▶ _Goal_: According to the passage on Ashtanga community leadership, which qualities does contemporary leadership research say are essential for healthy organizations?

▶ _Selected passage_:
• • • • • • •

Reimagining Ashtanga Community Leadership
Introduction
For nearly two decades, I’ve witnessed the profound impact that leadership styles have on yoga communities. As both student and teacher in the Ashtanga tradition, I’ve experienced firsthand how the decisions, behaviors, and communication patterns of those in positions of authority shape not just the technical transmission of the practice, but the very culture in which we learn and grow.
When I first began teaching Ashtanga yoga over 10 years ago, I consciously and unconsciously replicated the leadership models I had experienced. Some of these served our community well; others perpetuated patterns that limited growth and authentic connection. Like many teachers, I found myself caught between reverence for tradition and the practical reality that our understanding of both human movement and effective teaching continues to evolve.
The question that has increasingly occupied my teaching practice is this: How might we create yoga communities that honor the depth and wisdom of tradition while embracing the vulnerability, transparency, and adaptability that contemporary leadership research tells us is essential for healthy organizations?

• • • • • • •

▶ _Supplied data_:
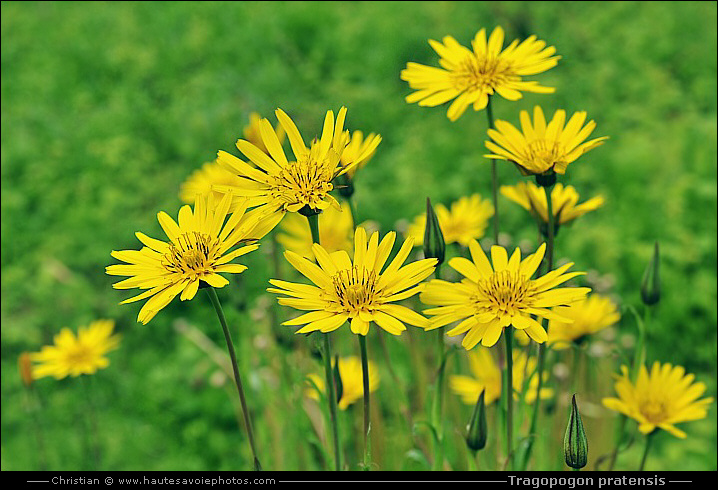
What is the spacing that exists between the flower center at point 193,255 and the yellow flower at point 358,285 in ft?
0.30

• • • • • • •

▶ _Final answer_: Vulnerability, transparency, and adaptability.